Extracto del documento:
>>>>>
La forma y el fondo
(Artículo publicado en el diario Levante-EMV el 25 de julio de 2000)
La referencia que de Jorge Luis Borges hizo José Luis Rodríguez Zapatero durante su discurso no fue, en absoluto, casual. El nuevo secretario general del PSOE demostró ser en la última hora de la mañana del sábado congresual un gran compositor. Su música sonó bien, al gusto de casi todos los melómanos que poblaban el patio de butacas del Palacio de Congresos Juan Carlos I. Sus sones no recordaron las viejas melodías de siempre ni los revivals de temas conocidos. El oficio de este joven virtuoso quedó plasmado en una partitura coherente y traducida con talento interpretativo, profundidad expresiva e envidiable poder comunicador.
En efecto, forma y fondo fueron de la mano sin posibilidad de ser segregadas en la primera escucha. Mesurado en su discurso tranquilo, mostrando un nuevo concepto de la enfatización, Rodríguez Zapatero comenzó su “solo” en una fresca y optimista tonalidad mayor ligada a la tradición armónica de una escuela, la socialista, de rica trayectoria histórica y bien surtida de creadores y buenos intérpretes. Durante el desarrollo temático, el nuevo líder fue desgranando intenciones e ideas a partes iguales: la paridad de la mujer, cuestiones de Estado como el terrorismo y la inmigración, la aplicación del cuarto supuesto del aborto, las nuevas tecnologías, la sociedad de la comunicación… El discurso ganaba en densidad, pero sin alejarse del tono principal ni del tempo marcado en los primeros pentagramas. Rodríguez Zapatero mantuvo el equilibrio en las texturas, el control dinámico, la elegancia en el fraseo, con el fin de llegar a la coda final con la misma ilusión introducida en los primeros compases sin necesidad de recurrir al artificio sonoro, a la estridencia o a los consabidos trucos retóricos. La música del “buen diputado” —como lo han definido los políticos del PP— sonó bien. Sonó a esperanza, a cambio y a renovación, pero sin rupturas. (Toda evolución requiere un pacto entre la tradición y la innovación). Sin duda, este leonés es consciente de que un cambio en la forma de hacer política necesita un fondo distinto, unas ideas renovadas (o viceversa), aunque sin rompimientos. Al igual que sucede en la música —lo escribió Borges y Rodríguez Zapatero lo recordó en su parlamento— en el mundo de las ideas “forma y fondo se confunden” y en la aplicación de ese concepto estético es donde el actual secretario general del PSOE quebró la monótona y conocida línea discursiva de sus compañeros oponentes. Su juventud, su espíritu abierto y plural y su inmaculada trayectoria política como diputado hicieron el resto, proporcionando credibilidad a sus palabras. Sólo cabe esperar que cuando suba al atril y con la batuta en la mano Rodríguez Zapatero consiga trasladar su partitura a la dividida orquesta socialista y que esta suene como sonó él el pasado sábado congresual.
<<<<<
Información mostrada:
>>>>>
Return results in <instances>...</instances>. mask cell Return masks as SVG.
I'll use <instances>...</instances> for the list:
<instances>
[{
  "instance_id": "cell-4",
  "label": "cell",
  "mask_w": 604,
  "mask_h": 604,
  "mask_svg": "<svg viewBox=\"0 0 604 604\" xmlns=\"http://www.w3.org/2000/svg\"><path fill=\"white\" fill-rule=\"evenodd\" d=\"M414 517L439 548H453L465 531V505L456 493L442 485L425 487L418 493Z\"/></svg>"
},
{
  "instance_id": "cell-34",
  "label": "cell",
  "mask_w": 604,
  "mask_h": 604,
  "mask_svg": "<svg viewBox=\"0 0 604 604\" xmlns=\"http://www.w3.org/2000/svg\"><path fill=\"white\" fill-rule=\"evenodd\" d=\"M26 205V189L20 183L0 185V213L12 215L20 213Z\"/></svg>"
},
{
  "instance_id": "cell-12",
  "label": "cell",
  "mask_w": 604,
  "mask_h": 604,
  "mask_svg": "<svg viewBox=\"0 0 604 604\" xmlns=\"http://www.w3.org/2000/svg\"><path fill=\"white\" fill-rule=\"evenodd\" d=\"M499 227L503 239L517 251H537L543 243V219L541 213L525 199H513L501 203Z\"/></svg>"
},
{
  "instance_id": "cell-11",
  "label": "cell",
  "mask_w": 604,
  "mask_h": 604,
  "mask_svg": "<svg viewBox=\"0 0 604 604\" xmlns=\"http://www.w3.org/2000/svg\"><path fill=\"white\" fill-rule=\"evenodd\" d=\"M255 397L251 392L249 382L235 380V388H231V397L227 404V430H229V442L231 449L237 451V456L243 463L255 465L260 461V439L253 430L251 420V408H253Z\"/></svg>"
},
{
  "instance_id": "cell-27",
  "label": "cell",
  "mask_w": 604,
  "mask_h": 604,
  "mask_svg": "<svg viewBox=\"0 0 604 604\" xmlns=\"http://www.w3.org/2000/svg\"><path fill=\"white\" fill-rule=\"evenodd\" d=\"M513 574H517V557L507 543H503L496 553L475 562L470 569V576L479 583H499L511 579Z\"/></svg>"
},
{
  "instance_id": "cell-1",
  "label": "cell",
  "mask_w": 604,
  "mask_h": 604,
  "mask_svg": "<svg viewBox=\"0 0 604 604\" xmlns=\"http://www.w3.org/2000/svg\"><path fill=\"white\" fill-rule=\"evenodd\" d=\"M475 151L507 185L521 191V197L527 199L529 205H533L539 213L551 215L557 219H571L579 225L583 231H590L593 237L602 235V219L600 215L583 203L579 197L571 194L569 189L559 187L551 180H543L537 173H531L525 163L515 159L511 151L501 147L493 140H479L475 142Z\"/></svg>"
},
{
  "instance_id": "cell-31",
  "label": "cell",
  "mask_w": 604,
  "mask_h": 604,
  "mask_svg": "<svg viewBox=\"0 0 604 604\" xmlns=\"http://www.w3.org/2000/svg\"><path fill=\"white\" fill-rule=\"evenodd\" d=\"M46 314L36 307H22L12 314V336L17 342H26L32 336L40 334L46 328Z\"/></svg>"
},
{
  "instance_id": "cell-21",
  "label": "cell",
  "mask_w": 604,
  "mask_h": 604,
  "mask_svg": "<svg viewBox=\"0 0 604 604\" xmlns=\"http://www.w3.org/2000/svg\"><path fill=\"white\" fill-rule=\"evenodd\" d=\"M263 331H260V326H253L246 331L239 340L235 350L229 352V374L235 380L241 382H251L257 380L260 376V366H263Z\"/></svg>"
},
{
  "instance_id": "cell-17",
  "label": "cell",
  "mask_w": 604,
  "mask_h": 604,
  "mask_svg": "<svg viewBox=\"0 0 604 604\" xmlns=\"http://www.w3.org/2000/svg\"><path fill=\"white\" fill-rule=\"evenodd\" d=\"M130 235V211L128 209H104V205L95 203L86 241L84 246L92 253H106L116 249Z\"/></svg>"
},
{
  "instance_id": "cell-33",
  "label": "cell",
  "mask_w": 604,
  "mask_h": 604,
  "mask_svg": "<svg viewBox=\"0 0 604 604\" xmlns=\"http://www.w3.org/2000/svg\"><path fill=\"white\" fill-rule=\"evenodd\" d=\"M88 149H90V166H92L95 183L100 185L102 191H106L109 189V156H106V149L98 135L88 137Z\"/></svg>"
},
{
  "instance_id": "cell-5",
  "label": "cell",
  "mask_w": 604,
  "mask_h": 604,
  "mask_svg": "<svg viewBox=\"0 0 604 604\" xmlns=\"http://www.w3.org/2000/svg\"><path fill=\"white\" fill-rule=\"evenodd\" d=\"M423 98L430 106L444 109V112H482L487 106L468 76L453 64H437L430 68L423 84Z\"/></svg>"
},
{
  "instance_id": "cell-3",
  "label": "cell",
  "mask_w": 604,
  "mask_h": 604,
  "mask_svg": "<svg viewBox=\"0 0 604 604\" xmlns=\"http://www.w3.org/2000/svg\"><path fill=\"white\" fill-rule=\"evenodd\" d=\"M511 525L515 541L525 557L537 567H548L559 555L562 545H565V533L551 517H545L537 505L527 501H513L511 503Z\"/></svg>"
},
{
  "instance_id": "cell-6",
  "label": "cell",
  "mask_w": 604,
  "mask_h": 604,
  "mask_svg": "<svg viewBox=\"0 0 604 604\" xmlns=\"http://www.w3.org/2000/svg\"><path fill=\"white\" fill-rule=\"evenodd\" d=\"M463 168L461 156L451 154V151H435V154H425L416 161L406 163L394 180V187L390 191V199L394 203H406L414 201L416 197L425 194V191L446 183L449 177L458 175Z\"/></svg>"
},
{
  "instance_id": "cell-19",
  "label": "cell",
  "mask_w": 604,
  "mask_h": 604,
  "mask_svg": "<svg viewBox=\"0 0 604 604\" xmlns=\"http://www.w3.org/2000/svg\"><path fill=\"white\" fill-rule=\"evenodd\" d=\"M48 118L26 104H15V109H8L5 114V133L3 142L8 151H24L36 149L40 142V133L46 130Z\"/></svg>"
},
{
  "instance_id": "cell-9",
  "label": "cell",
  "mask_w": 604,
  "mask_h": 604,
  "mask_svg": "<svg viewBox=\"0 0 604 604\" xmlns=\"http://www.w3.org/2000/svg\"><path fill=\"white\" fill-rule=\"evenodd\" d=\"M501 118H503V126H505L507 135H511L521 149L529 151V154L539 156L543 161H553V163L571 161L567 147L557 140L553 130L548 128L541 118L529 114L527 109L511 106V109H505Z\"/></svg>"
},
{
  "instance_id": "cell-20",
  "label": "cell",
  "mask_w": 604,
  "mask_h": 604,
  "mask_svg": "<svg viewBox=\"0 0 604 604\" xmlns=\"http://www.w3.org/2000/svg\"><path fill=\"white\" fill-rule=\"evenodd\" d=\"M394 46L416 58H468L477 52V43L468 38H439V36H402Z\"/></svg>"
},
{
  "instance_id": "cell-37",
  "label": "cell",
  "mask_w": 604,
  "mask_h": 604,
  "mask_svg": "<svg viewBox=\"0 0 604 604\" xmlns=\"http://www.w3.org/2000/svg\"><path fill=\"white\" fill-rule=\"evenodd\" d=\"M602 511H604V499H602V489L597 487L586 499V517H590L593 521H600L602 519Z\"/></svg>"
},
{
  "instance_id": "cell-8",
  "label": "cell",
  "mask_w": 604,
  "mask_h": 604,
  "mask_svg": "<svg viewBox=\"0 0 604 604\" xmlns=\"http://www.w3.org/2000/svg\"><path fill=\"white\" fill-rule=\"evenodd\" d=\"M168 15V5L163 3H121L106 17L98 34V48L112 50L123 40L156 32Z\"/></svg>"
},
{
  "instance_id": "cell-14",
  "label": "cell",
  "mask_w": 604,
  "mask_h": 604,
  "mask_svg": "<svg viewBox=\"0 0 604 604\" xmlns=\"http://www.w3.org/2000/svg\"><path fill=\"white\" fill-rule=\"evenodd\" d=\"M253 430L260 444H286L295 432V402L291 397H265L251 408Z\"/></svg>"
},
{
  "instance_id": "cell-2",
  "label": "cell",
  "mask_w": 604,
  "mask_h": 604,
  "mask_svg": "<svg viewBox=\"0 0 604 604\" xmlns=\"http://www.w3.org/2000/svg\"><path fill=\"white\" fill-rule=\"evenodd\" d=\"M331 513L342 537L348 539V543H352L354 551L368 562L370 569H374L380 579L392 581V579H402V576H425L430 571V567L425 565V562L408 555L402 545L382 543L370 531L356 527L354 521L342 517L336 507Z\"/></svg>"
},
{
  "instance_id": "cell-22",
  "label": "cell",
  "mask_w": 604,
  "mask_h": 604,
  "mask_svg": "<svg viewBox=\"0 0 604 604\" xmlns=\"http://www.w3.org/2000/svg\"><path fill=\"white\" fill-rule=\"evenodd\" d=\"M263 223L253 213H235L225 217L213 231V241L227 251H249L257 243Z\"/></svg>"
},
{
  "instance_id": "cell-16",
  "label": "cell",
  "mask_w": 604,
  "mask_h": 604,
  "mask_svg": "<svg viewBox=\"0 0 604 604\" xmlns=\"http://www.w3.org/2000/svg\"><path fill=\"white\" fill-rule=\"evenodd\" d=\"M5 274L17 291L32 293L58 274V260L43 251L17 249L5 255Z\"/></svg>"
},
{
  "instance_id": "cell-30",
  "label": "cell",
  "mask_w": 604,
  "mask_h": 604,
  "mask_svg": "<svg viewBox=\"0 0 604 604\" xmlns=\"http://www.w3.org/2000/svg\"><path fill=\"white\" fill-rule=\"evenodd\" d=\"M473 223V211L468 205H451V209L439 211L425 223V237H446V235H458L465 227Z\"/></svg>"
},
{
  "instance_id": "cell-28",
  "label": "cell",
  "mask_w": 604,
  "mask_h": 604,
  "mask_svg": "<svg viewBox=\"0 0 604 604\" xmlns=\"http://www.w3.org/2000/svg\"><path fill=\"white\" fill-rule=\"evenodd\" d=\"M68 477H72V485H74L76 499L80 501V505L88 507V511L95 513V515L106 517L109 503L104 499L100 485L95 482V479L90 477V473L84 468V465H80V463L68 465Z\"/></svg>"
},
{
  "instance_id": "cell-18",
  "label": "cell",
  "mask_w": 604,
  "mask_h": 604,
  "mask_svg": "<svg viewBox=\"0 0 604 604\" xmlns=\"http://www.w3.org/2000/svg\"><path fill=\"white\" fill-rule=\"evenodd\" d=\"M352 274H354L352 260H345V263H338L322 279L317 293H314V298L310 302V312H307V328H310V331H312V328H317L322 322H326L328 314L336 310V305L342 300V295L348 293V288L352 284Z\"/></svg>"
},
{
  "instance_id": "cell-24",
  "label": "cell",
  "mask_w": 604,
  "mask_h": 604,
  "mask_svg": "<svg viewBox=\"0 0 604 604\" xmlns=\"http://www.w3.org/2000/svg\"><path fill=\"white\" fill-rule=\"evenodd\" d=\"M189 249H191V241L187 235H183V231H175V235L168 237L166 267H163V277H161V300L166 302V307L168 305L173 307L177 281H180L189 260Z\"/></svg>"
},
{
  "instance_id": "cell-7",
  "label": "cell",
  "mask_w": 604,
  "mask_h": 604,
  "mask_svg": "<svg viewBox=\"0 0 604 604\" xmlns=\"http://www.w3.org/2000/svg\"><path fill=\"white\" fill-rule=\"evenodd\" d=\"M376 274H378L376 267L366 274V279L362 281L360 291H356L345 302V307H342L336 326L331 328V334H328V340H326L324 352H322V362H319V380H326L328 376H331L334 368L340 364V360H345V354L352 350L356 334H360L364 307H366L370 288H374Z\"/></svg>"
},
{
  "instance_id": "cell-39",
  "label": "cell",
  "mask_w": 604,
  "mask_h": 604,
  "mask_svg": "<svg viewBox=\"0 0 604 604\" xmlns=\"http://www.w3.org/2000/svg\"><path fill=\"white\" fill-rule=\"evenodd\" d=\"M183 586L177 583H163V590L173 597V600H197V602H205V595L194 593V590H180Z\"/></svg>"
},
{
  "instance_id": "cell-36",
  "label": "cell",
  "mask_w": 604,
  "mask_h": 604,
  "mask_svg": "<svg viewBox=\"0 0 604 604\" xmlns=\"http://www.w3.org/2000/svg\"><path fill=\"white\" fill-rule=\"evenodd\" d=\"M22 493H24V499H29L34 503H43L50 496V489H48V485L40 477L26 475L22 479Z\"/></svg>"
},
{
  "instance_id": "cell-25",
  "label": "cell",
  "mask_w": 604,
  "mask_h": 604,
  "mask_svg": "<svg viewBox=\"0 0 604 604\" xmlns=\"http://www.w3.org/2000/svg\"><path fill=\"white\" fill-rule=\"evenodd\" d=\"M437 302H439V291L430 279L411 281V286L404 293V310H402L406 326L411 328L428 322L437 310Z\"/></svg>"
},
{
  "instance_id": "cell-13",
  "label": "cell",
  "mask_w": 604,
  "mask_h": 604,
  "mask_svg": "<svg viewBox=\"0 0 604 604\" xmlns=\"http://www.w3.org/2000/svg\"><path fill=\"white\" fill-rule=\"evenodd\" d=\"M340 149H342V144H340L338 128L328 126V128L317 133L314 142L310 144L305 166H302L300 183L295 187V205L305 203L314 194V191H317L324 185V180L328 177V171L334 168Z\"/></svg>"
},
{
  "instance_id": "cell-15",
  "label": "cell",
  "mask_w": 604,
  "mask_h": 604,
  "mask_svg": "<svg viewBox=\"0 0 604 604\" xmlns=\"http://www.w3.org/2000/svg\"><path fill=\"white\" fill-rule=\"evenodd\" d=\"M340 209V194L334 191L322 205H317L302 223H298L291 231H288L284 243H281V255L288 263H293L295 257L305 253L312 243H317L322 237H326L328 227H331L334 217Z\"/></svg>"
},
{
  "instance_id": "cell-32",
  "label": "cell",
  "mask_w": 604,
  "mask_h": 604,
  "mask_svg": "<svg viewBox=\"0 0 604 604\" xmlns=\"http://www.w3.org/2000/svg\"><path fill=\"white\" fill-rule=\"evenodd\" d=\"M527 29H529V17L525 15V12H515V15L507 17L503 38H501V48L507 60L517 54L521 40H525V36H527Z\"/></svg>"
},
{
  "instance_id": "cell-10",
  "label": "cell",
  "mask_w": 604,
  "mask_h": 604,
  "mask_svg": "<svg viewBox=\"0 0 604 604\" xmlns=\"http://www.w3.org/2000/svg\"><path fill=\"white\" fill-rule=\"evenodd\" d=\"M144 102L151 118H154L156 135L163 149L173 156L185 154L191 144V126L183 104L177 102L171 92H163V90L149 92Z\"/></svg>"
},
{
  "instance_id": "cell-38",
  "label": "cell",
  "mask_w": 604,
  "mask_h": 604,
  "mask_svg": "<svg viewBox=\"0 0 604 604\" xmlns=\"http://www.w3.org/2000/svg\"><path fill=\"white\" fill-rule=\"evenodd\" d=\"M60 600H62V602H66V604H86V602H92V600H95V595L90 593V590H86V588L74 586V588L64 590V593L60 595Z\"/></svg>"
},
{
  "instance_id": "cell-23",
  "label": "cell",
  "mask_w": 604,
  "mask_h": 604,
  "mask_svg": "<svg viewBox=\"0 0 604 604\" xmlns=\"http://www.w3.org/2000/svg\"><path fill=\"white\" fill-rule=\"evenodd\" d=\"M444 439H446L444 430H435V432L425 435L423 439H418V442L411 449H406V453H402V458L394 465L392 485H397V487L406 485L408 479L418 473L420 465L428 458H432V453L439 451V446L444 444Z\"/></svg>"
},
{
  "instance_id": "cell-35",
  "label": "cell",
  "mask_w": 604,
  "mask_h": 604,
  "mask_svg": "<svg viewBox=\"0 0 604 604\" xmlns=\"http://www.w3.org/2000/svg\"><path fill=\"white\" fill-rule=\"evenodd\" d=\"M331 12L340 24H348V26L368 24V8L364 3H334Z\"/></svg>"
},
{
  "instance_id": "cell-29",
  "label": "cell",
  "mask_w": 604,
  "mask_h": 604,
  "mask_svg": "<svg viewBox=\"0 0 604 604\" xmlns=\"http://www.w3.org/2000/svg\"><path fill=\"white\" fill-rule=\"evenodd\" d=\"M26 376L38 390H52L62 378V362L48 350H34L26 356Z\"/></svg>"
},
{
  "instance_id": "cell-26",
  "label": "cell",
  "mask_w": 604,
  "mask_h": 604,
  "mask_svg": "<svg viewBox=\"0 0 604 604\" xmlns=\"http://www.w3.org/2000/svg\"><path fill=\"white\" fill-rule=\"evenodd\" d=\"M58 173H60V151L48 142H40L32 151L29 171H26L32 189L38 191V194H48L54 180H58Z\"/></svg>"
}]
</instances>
<<<<<
Instrucciones de la tarea:
Responda estas preguntas sobre el artículo, con las respuestas numeradas igual:
1. ¿En qué diario y en qué fecha se publicó el artículo?
2. ¿En qué palacio de congresos estaba el público que escuchó el discurso?
3. ¿Cómo han definido a Rodríguez Zapatero los políticos del PP?

Resultado del ejercicio:
1. En el diario Levante-EMV, el 25 de julio de 2000.
2. En el Palacio de Congresos Juan Carlos I.
3. Como el "buen diputado".